* [Exercise aim]: Rewrite the material between the line containing "Mit dem Falafelteig" and the line containing "Sala De Espera", inclusive, replacing "Pillow" with "Cushion" and leaving everything else unchanged.

* [Data]:
..............................
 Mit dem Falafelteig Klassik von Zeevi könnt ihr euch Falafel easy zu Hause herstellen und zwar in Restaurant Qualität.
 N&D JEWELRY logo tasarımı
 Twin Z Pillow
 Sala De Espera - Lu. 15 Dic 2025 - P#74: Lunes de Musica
..............................
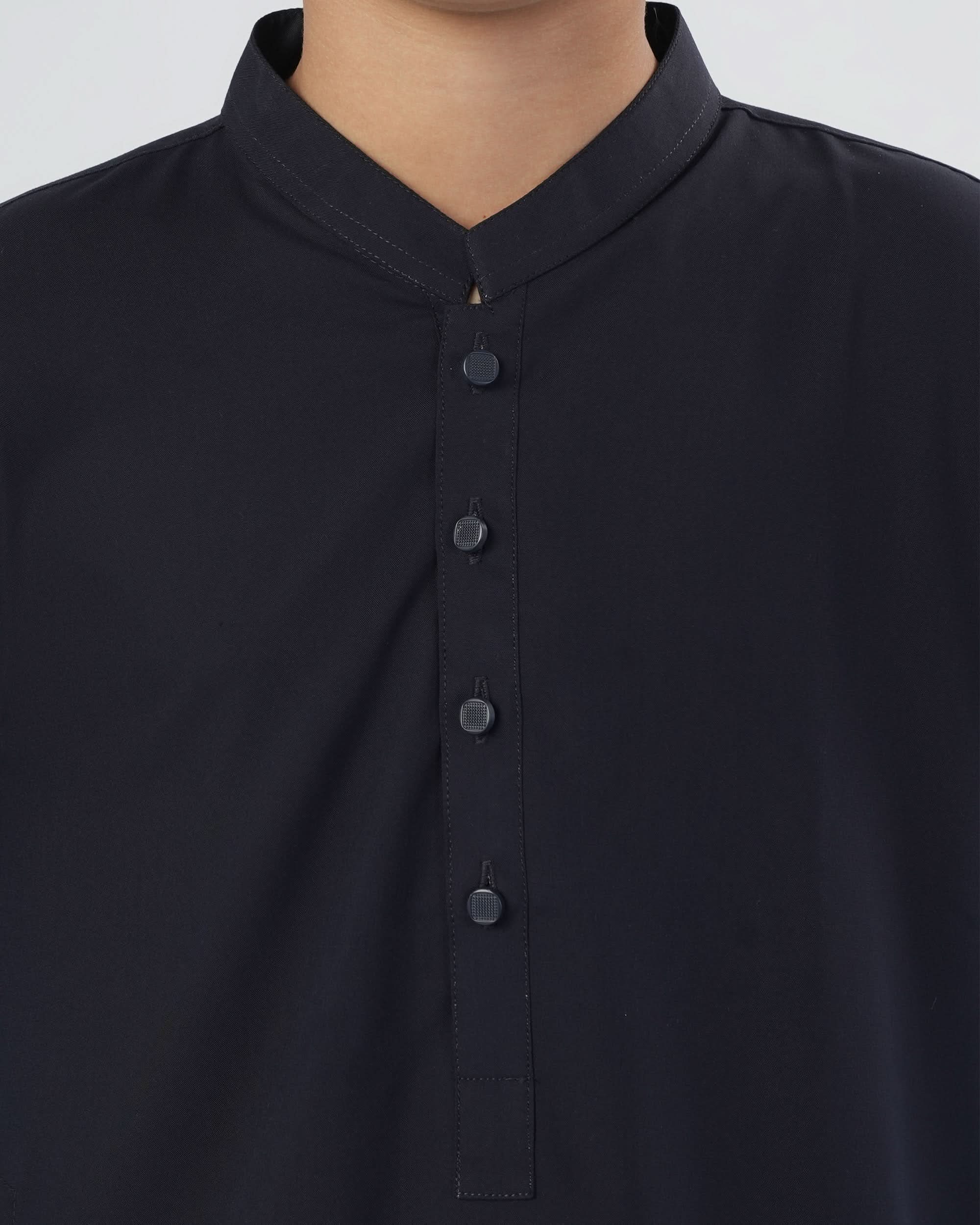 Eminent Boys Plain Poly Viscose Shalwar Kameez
..............................
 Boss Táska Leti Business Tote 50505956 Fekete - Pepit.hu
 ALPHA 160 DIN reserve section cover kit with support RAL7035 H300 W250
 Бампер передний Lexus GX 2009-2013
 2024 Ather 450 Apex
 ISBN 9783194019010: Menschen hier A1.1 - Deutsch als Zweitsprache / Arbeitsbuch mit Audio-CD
..............................
* [Your solution]:
 Mit dem Falafelteig Klassik von Zeevi könnt ihr euch Falafel easy zu Hause herstellen und zwar in Restaurant Qualität.
 N&D JEWELRY logo tasarımı
 Twin Z Cushion
 Sala De Espera - Lu. 15 Dic 2025 - P#74: Lunes de Musica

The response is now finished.